Nils Peters, managing director of BZEE, a training school for wind technicians, estimates that Germany needs about 600 additional service technicians today. Adding the 22 GW of onshore and 10 GW of offshore capacity projected by the German Wind Energy Association through 2020, means that there could be a serious shortage of workers to keep a wind-heavy electricity mix reliable and profitable.
Every six months, 15 students from technical colleges around Germany come to the BZEE site at Husum, in northern Germany, for a set of intensive courses that give them the skills necessary to engage the front lines of the renewable energy revolution. These technicians will work throughout Europe, helping keep the turbines spinning in Germany as well as nearby countries like France and the UK.
‘If we look at the growing demand for wind in Germany and around the world, we will face an even greater shortfall of service technicians if we don’t focus on training them today. These jobs are becoming more and more important,’ said Peters. These skilled workers are important not just because they’ll help keep the lights on; they will ensure that Germany retains its role as a technical leader in renewable energy.’
Trainers from all over the world come to learn from the German experience and take that knowledge back to their home countries. Jerry White, a former tractor mechanic from the UK, is one of them.
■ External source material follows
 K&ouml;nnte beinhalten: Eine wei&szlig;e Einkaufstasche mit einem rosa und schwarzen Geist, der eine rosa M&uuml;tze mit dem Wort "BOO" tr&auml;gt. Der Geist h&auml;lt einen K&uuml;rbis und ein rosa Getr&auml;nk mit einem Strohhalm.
‘A lot of what the Germans have learned can be very useful in our country,’ White said, adding: ‘The UK is perhaps where Germany was in the 1990s.’ With a UK target of installing 33 GW of offshore capacity by 2020, the installation of even half that amount will require a large increase in technicians to keep the machines running.
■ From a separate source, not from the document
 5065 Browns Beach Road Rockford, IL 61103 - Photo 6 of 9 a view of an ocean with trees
Right now, if an onshore or offshore turbine has a problem in the UK, a technician from Germany or Denmark usually has to be called in to fix it. These workers deal with constant travel, complicated problems and high stress levels in the field. ‘We have to learn not only how to fix the machines, but how to deal with the entire process … the technician who works on a turbine has to be a particular kind of animal,’ said White.
Working long hours in cramped, high-up places that are often far away from home may not sound particularly appealing. But that hasn’t slowed the surge in demand for training programmes like BZEE’s. By the start of 2009 the global wind industry passed the 120 GW capacity mark. If growth rates continue as expected, there could be as much as 500 GW of wind capacity installed around the world by 2020. That’s a lot of secure, high-paying jobs.
Andy Dibling, an instructor from Canada’s Prince Edward Island, knows how important those jobs are for local economies. Built on farming, fishing and tourism – all industries that have taken a big hit as the financial crisis has rippled through the global economy – an aggressive focus on wind energy could reverse some of the economic problems the province has faced, says Dibling. ‘We need these jobs. We have the ability to make wind an economic driver within the province and also to use it as an export resource,’ he says.
Although Prince Edward Island currently has 50 MW of installed wind capacity, the province is looking to install 500 MW by 2013. With a peak demand of only 220 MW, that additional capacity will allow electricity export to north-eastern US states. That could mean C$40 million (US$33 million) in economic activity over the next 25 years.
‘We definitely have a shortage of skilled workers to achieve those goals,’ says Dibling. ‘So we’re looking to fill some of that need. That’s why this programme is so important.’
‘Without these technicians, there wouldn’t be a wind industry,’ said Peters, concluding: ‘We’ve already done a lot with wind here in Germany. Now we are trying to spread some of that knowledge to others so that they can do the same.’